Asberry shook his head scowling.

"Well, once we had a schematic of the makeup and lay out of your brain we could reproduce it. All we needed was a vessel for this proposed ‘reconstructed’ you. That’s when the cloning team stepped in—"

"Cloning team?"

"Yes sir, the team delegated to genetically copying and regrowing a duplicate of your body to a useable age. They conceived then grew your body in a tube to the age of one year, then transferred you to us. At that point we introduced the nano-tech robots, which would do the reconstruction work to your blood stream. Their jobs were to guide your brain’s development and chemical composition to replicate your memory and instinctual subliminal functions. After all the work was completed you should have been ready to wake about the time of your new body’s twentieth birthday."

"You’re full of shit."

"Please sir, there is no need for profanity."

"If your ‘nano’ things were so great why do I feel like a block of Swiss cheese, and I hate to tell ya this doc, but I looked much better at twenty."

"There was damage done by the laser that couldn’t have been avoided. They had to make—some creative approximations."

"They guessed!"

"If you want to call it that."

"So, why am I not young?" Asberry motioning for the doctor to continue.

"Well, you see, they couldn’t get it right. Too much was missing for our machines at the time to handle. So while you could survive off life support, we couldn’t wake you. No one knew what else to do with you, so we put you here where you have lain for thirty years. Of course the project has moved on under my personal supervision," he said not even trying to hide his pride.

"What?"

"Well after your failure, we tried again. We updated our systems and this time it worked out perfectly," he said. He sounded so smug that Asberry wanted to rip his smirking face off.

"So now what? Do I get to go into counseling or something? When do I get to go home?"

"I’m sorry sir, you were long ago deemed a ward of the hospital, not to mention there is already a new Mr. Asberry Qualls. You are a failed project, nothing more than a footnote in a medical journal I wrote. I’m afraid you will have to stay here till we can discuss this in committee when the hospital board meets next."

"You can’t do this to me."

"I’m sorry sir, but I can. You are not a citizen, no records outside the hospital, technically your not even a person, therefore you have no rights," and with that he turned to go.

Asberry sat for a moment stunned by the doctor’s proclamation. Then he felt an emotional surge welling deep within him as the frustration, annoyance, and disbelief reached a crescendo within him. He reached over to the metal pole beside him, sliding his bare feet across the bed onto the cold floor. Asberry stood up. "Dr. Cole," he said, not about to let him walk out of the place like the nurse had done. Without thinking he lifted the steel pole that he held in his right hand and hurled it like a javelin. The base struck the wall but three inches in front of dr. Cole, crashing through the drywall almost piercing into the next room.

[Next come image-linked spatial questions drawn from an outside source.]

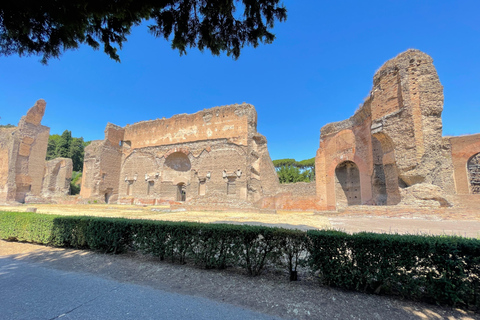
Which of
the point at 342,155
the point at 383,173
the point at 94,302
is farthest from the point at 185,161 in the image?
the point at 94,302

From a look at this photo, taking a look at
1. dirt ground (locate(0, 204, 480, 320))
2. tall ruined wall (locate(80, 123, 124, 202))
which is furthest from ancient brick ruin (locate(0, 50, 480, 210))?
dirt ground (locate(0, 204, 480, 320))

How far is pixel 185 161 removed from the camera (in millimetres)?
→ 27078

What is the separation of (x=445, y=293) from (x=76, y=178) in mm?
53863

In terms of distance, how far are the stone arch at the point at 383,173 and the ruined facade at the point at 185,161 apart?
8.93m

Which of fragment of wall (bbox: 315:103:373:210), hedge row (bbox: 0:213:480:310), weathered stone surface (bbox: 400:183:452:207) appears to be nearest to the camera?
hedge row (bbox: 0:213:480:310)

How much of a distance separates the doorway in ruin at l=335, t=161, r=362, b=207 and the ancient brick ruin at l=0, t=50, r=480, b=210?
82 millimetres

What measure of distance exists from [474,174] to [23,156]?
149 feet

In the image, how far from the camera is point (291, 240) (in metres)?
3.57

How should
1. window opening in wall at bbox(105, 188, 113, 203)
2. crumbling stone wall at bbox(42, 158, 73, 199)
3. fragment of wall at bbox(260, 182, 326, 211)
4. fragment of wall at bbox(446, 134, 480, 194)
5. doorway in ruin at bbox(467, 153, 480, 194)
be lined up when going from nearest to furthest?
1. fragment of wall at bbox(446, 134, 480, 194)
2. doorway in ruin at bbox(467, 153, 480, 194)
3. fragment of wall at bbox(260, 182, 326, 211)
4. window opening in wall at bbox(105, 188, 113, 203)
5. crumbling stone wall at bbox(42, 158, 73, 199)

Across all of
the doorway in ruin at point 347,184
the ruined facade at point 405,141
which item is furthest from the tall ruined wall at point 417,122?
the doorway in ruin at point 347,184

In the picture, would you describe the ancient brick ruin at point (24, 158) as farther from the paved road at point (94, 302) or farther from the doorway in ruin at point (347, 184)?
the doorway in ruin at point (347, 184)

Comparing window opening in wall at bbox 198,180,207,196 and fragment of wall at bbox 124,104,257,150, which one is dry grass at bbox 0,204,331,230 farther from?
fragment of wall at bbox 124,104,257,150

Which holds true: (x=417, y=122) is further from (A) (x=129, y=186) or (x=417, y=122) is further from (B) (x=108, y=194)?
(B) (x=108, y=194)

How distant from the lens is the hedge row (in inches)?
105
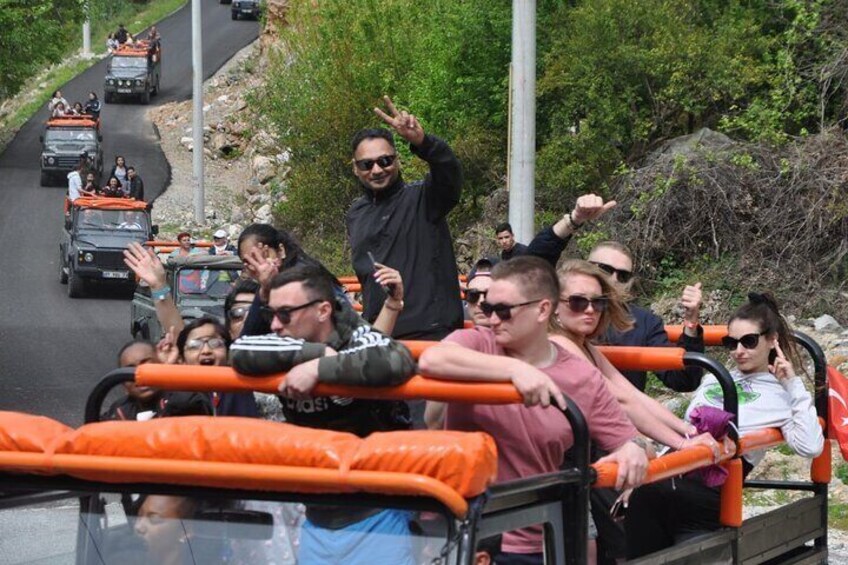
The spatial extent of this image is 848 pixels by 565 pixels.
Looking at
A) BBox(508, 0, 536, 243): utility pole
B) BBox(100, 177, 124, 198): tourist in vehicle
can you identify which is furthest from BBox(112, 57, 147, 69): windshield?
BBox(508, 0, 536, 243): utility pole

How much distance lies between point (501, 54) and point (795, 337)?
66.0 feet

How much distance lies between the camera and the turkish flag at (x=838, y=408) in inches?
257

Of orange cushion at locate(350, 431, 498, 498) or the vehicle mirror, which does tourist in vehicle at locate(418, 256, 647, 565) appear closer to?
orange cushion at locate(350, 431, 498, 498)

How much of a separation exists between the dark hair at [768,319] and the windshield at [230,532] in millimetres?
2972

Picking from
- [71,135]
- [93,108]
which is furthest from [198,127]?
[93,108]

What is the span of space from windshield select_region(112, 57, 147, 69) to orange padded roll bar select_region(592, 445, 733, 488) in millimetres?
54418

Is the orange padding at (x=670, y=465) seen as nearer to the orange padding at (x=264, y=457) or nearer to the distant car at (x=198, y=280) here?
the orange padding at (x=264, y=457)

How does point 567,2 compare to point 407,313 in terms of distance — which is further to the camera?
point 567,2

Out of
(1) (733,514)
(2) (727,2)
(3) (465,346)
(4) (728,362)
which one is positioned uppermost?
(2) (727,2)

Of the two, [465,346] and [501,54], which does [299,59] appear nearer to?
[501,54]

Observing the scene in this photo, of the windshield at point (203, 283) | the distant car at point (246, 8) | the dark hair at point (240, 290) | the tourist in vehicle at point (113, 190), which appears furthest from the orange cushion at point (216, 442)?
the distant car at point (246, 8)

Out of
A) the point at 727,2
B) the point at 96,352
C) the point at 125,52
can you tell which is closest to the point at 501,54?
the point at 727,2

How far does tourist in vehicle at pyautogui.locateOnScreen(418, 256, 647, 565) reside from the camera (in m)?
4.07

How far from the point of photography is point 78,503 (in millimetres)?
4008
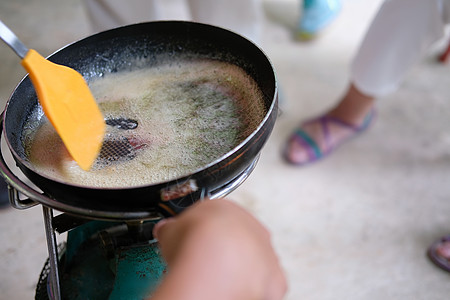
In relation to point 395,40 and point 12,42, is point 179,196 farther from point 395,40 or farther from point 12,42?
point 395,40

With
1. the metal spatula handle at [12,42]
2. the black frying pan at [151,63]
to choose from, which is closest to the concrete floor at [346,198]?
the black frying pan at [151,63]

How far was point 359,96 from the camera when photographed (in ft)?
5.08

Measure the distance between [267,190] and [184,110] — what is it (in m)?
0.76

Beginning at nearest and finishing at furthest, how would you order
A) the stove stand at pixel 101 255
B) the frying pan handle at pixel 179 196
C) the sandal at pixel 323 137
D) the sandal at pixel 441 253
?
1. the frying pan handle at pixel 179 196
2. the stove stand at pixel 101 255
3. the sandal at pixel 441 253
4. the sandal at pixel 323 137

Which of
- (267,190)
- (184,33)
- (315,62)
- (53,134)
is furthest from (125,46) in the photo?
(315,62)

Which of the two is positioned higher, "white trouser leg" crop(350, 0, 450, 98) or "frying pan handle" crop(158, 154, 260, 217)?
"frying pan handle" crop(158, 154, 260, 217)

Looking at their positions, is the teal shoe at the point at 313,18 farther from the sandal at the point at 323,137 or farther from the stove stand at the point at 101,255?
the stove stand at the point at 101,255

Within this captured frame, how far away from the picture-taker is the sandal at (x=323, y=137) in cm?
158

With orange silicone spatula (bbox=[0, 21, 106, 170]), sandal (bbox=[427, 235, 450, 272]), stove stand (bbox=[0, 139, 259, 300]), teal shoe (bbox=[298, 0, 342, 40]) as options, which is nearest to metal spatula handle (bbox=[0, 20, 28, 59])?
orange silicone spatula (bbox=[0, 21, 106, 170])

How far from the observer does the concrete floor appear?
126cm

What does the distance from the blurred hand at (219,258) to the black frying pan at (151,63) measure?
8cm

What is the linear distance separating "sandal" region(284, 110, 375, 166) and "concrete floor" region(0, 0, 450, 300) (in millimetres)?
29

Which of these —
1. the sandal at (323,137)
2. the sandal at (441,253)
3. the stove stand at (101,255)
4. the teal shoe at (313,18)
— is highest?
the stove stand at (101,255)

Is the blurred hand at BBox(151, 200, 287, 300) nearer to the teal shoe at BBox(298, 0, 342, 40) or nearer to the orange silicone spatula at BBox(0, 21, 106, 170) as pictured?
the orange silicone spatula at BBox(0, 21, 106, 170)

Looking down the doctor stammered in shock, "What the—How in God’s name—That’s impossible! Your muscles should be totally atrophied!"

Asberry stared at the doctor, a scowl on his face. Crossing his arms Asberry said, "Maybe your little toys made some more ‘creative approximations’ about how to fix me." With that Asberry uncrossed his arms and strolled out of the small room shielding his highly sensitive eyes leaving the doctor staring in wonder. As the door closed behind him the doctor heard him say, "Failed project, right. Whatever you say doc."